WRITTEN TASK
Can you recast the items below as a numbered list, skipping any blank lines and leaving the pictures out?

DATA TO EXAMINE
Segment Open

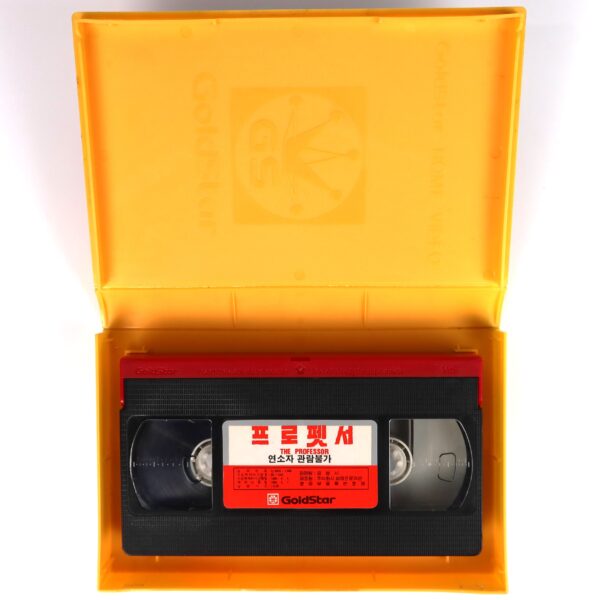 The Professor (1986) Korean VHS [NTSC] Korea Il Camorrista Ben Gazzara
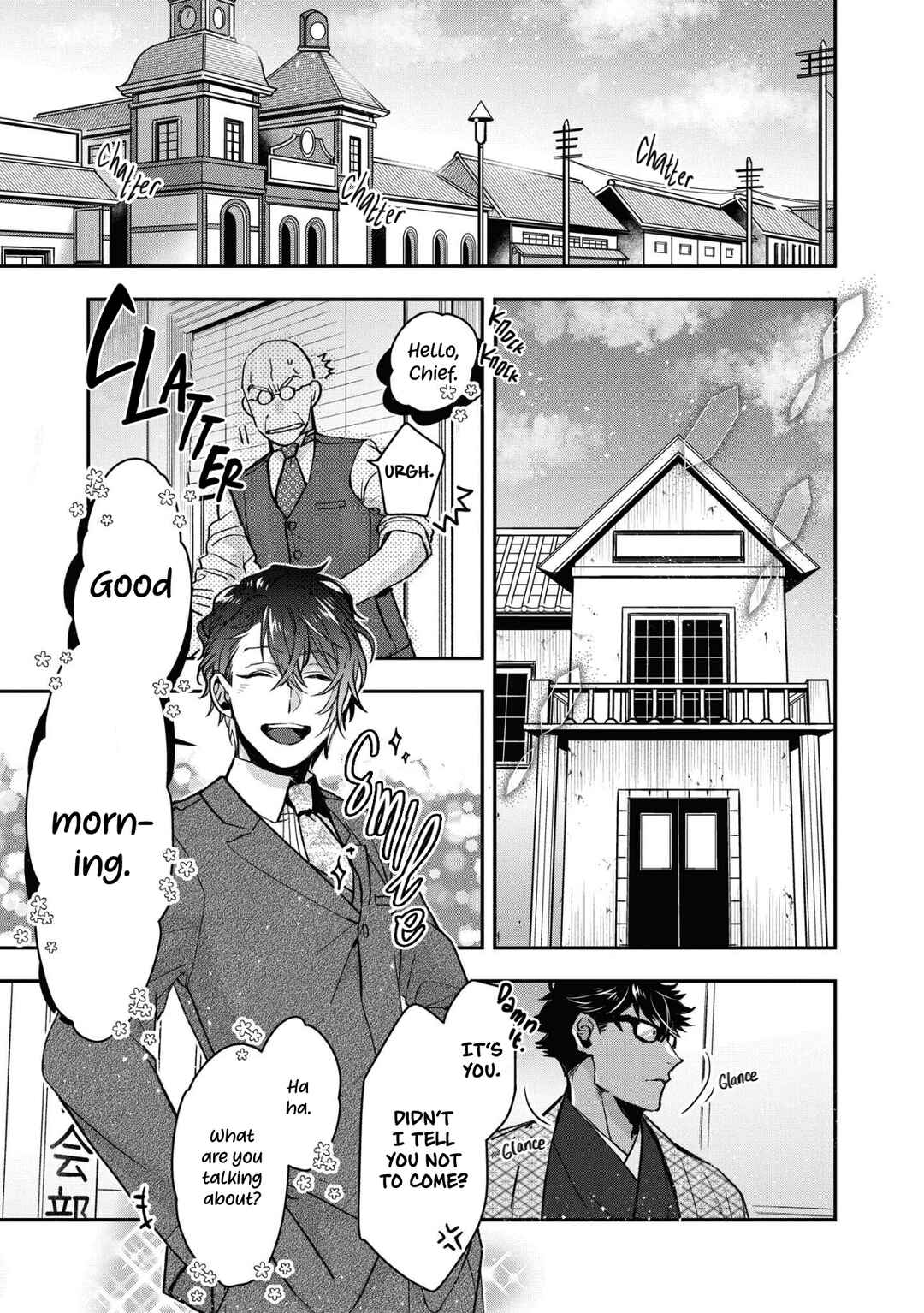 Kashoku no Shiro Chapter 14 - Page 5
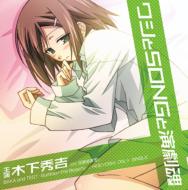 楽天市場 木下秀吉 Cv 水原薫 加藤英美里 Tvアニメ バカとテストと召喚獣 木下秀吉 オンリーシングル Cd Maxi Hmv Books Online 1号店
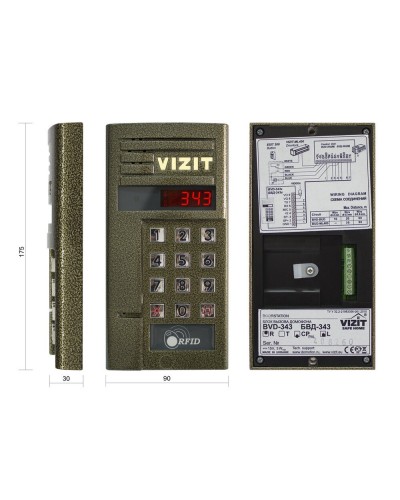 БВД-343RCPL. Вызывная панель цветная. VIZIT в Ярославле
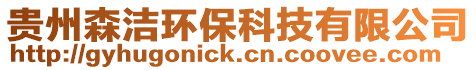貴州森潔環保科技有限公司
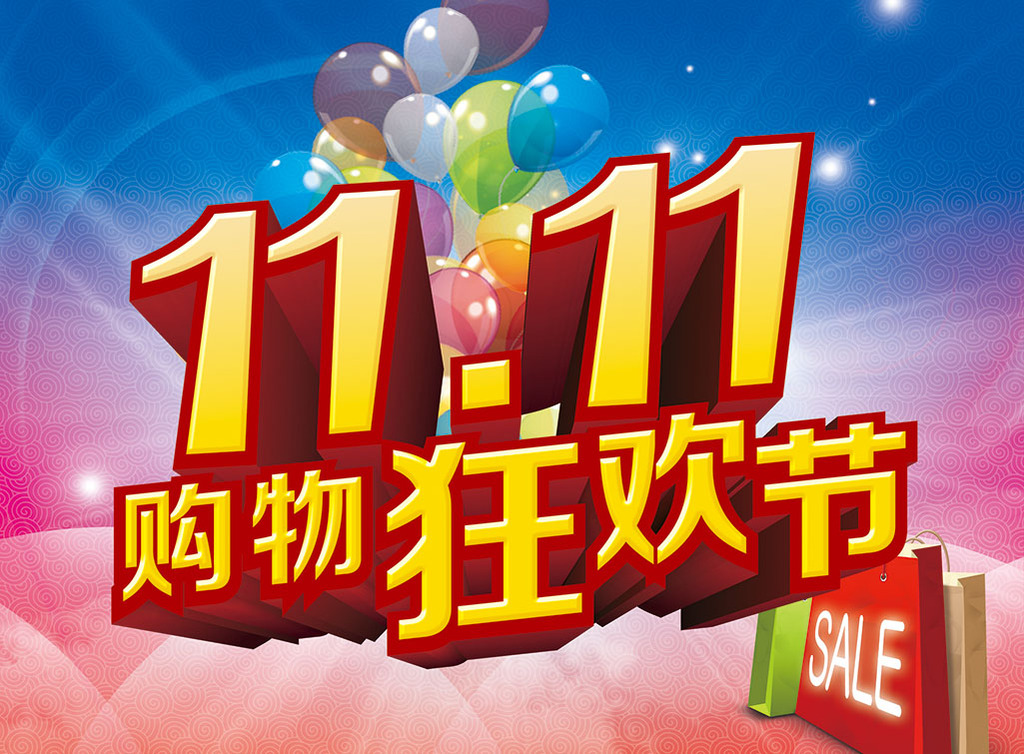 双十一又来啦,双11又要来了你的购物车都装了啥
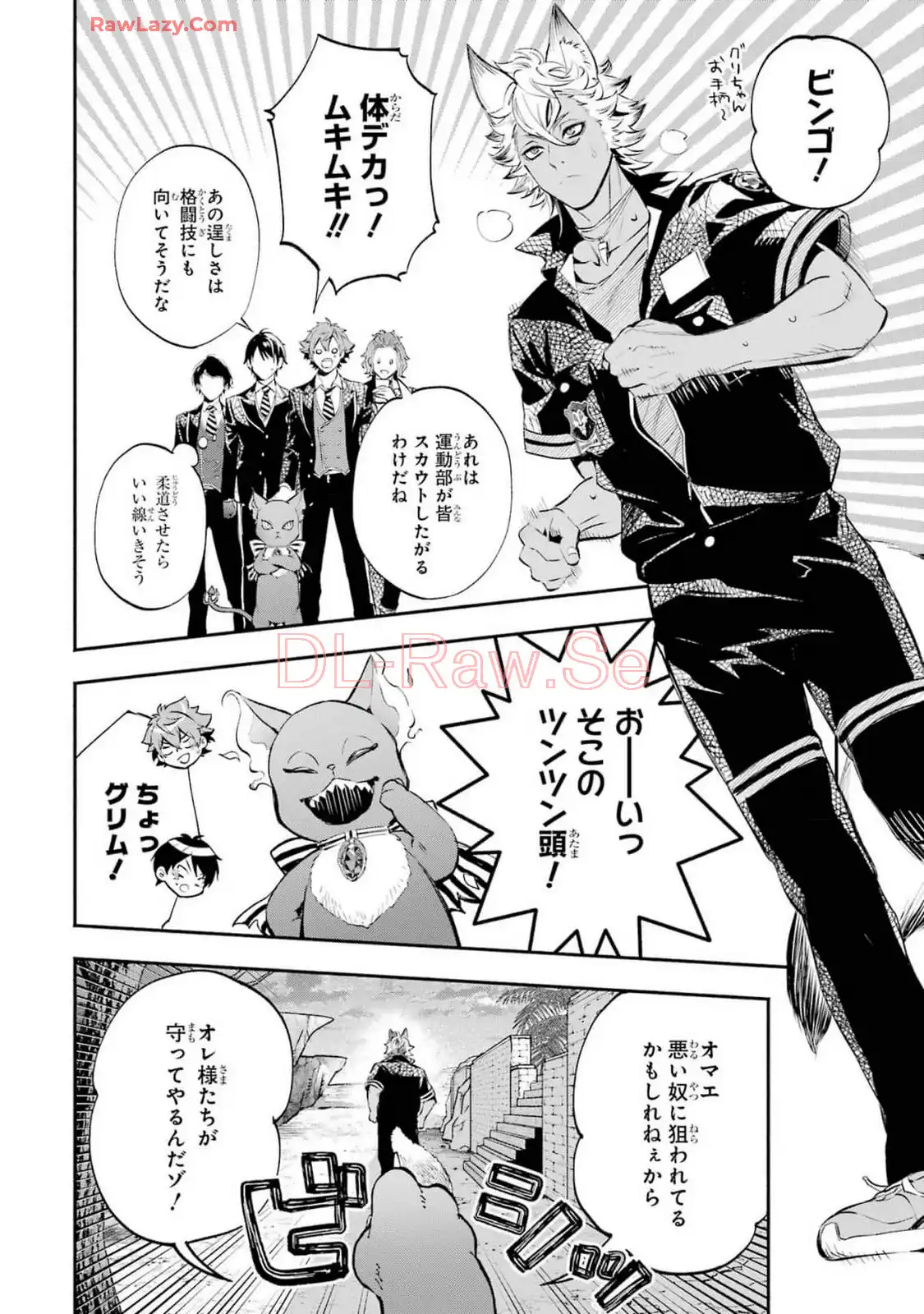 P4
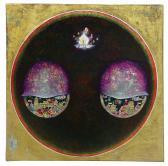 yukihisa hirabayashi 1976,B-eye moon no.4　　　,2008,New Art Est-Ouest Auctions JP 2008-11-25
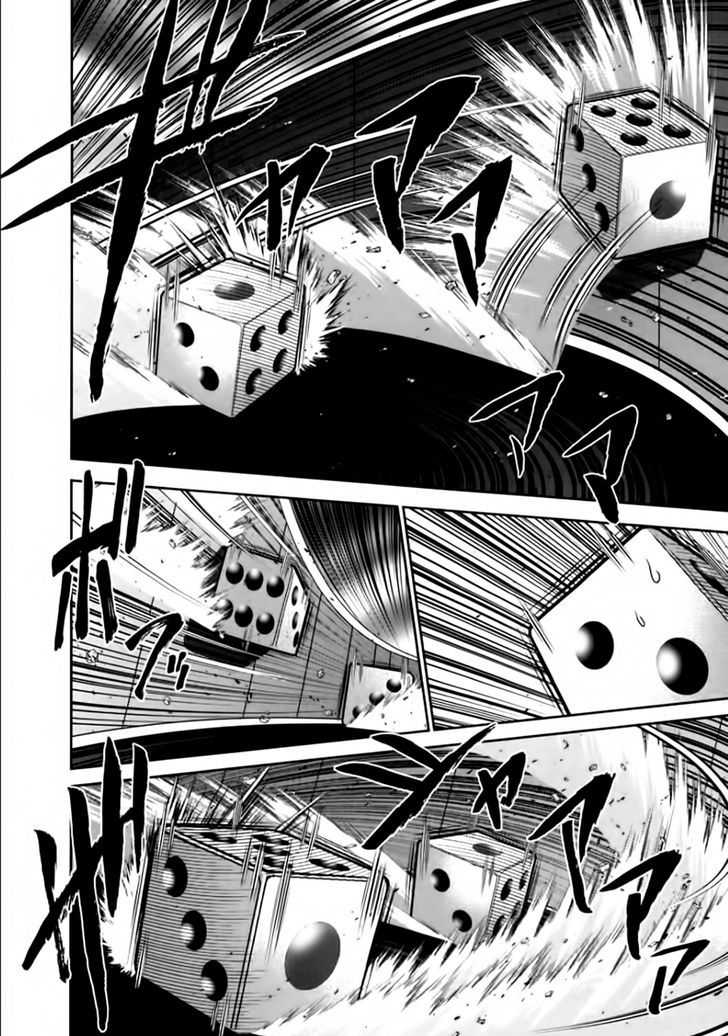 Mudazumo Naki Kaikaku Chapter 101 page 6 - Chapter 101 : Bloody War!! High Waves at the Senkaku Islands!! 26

Segment Closed

OUTPUT OF THE EXERCISE
1.  The Professor (1986) Korean VHS [NTSC] Korea Il Camorrista Ben Gazzara
2.  Kashoku no Shiro Chapter 14 - Page 5
3.  楽天市場 木下秀吉 Cv 水原薫 加藤英美里 Tvアニメ バカとテストと召喚獣 木下秀吉 オンリーシングル Cd Maxi Hmv Books Online 1号店
4.  БВД-343RCPL. Вызывная панель цветная. VIZIT в Ярославле
5. 貴州森潔環保科技有限公司
6.  双十一又来啦,双11又要来了你的购物车都装了啥
7.  P4
8.  yukihisa hirabayashi 1976,B-eye moon no.4　　　,2008,New Art Est-Ouest Auctions JP 2008-11-25
9.  Mudazumo Naki Kaikaku Chapter 101 page 6 - Chapter 101 : Bloody War!! High Waves at the Senkaku Islands!! 26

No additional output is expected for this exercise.